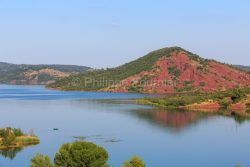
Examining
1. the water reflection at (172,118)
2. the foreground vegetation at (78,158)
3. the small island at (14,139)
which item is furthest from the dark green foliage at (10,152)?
the water reflection at (172,118)

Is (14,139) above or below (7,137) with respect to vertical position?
below

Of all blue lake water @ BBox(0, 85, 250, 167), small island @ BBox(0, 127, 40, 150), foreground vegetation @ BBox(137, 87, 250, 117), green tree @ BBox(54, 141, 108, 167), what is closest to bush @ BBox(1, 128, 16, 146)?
small island @ BBox(0, 127, 40, 150)

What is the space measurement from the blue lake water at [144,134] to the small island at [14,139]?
80.8 inches

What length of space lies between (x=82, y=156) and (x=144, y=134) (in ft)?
137

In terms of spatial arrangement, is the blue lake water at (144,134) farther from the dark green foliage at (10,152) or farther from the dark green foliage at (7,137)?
the dark green foliage at (7,137)

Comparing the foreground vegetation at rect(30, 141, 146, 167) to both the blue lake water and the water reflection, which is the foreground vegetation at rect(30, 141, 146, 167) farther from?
the water reflection

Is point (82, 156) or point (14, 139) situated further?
point (14, 139)

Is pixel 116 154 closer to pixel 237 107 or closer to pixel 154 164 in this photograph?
pixel 154 164

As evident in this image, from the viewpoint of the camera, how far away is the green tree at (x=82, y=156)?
156 ft

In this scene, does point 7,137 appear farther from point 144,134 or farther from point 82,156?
point 82,156

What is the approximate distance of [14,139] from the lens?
73312 mm

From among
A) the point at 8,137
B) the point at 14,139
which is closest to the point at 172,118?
the point at 14,139

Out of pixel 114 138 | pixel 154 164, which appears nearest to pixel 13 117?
pixel 114 138

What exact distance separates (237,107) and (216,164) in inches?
3379
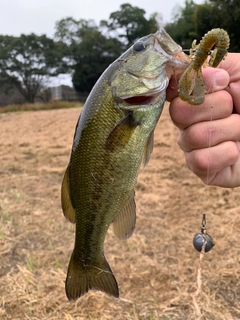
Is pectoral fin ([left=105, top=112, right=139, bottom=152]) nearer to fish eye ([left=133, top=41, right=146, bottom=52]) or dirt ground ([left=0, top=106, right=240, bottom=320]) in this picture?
fish eye ([left=133, top=41, right=146, bottom=52])

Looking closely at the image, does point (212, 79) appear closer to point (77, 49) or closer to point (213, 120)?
point (213, 120)

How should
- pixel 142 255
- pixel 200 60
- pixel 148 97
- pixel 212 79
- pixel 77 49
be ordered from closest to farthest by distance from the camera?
pixel 200 60 < pixel 148 97 < pixel 212 79 < pixel 142 255 < pixel 77 49

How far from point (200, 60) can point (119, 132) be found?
1.31ft

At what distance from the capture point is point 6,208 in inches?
249

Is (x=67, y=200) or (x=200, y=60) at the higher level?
(x=200, y=60)

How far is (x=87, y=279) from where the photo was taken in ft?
5.88

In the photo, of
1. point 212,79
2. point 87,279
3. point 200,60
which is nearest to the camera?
point 200,60

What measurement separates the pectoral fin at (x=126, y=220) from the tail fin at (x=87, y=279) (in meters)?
0.23

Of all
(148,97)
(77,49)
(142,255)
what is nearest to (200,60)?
(148,97)

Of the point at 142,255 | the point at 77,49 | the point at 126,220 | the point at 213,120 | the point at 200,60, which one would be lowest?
the point at 142,255

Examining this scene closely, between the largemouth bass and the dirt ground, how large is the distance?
1.00 m

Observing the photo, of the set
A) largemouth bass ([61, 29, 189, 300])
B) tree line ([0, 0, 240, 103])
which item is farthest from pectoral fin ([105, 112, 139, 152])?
tree line ([0, 0, 240, 103])

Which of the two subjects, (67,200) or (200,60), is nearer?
(200,60)

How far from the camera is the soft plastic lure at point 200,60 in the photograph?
134cm
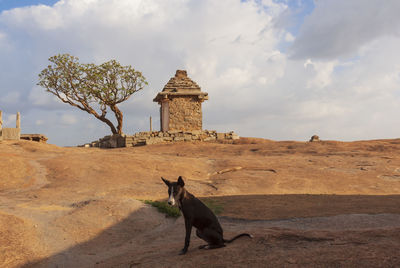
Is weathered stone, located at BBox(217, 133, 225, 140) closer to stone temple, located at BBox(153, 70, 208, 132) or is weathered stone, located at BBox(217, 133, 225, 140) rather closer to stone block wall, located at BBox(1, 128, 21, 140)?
stone temple, located at BBox(153, 70, 208, 132)

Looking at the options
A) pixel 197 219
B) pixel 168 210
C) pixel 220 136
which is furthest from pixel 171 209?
pixel 220 136

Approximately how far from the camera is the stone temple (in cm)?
2691

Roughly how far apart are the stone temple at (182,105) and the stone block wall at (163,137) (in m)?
1.56

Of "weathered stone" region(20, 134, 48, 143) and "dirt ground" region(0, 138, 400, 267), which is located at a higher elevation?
"weathered stone" region(20, 134, 48, 143)

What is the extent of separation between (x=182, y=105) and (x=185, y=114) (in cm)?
79

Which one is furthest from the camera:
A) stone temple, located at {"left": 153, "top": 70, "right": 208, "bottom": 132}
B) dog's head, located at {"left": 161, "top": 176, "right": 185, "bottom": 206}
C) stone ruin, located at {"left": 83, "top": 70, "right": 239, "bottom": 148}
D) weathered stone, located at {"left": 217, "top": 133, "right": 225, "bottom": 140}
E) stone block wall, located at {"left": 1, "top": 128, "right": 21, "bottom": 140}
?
stone temple, located at {"left": 153, "top": 70, "right": 208, "bottom": 132}

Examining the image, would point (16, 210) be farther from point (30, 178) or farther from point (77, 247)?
point (30, 178)

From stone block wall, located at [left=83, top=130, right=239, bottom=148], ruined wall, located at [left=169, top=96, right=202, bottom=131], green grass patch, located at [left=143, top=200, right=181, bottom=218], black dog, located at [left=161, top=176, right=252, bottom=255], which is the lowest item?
green grass patch, located at [left=143, top=200, right=181, bottom=218]

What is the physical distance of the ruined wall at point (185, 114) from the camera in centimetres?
2694

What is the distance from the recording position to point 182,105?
88.8 ft

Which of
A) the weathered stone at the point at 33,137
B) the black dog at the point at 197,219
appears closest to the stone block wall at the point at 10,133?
the weathered stone at the point at 33,137

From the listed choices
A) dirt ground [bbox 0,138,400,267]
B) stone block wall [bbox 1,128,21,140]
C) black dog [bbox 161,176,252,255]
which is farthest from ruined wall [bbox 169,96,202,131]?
black dog [bbox 161,176,252,255]

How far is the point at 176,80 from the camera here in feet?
92.0

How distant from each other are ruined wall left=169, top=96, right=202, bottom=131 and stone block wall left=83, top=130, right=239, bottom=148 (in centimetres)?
140
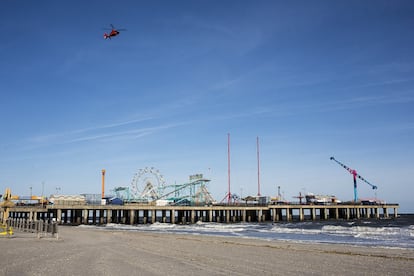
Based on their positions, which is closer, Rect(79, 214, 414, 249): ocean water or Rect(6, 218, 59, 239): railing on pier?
Rect(6, 218, 59, 239): railing on pier

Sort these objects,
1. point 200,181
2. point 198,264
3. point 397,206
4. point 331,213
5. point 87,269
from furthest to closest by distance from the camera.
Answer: point 397,206 < point 331,213 < point 200,181 < point 198,264 < point 87,269

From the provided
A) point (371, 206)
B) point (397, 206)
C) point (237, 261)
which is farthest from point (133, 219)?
point (397, 206)

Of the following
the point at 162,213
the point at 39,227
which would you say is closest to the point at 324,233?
the point at 39,227

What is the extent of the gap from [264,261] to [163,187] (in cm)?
8287

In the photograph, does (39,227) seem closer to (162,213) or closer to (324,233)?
(324,233)

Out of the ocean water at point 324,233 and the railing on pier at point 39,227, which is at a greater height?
the railing on pier at point 39,227

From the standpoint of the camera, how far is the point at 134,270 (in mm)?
11492

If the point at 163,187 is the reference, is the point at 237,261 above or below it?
below

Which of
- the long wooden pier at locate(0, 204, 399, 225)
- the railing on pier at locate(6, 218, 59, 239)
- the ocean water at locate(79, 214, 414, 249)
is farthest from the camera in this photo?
the long wooden pier at locate(0, 204, 399, 225)

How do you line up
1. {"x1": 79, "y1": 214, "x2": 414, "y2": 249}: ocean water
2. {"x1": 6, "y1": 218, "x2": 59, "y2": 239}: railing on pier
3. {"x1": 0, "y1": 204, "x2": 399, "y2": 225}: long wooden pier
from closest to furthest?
{"x1": 6, "y1": 218, "x2": 59, "y2": 239}: railing on pier
{"x1": 79, "y1": 214, "x2": 414, "y2": 249}: ocean water
{"x1": 0, "y1": 204, "x2": 399, "y2": 225}: long wooden pier

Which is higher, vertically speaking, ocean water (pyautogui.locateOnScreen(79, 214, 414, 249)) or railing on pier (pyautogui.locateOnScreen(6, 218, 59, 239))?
railing on pier (pyautogui.locateOnScreen(6, 218, 59, 239))

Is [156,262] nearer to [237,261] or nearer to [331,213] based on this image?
[237,261]

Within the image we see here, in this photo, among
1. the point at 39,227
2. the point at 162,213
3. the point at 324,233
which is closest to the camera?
the point at 39,227

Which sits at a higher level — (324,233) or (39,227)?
(39,227)
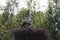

#####

→ Given request: Tally the lines above that contain the string "largemouth", treating uppercase and lowercase as different. Reply with the number alone.

→ Response to the task: 2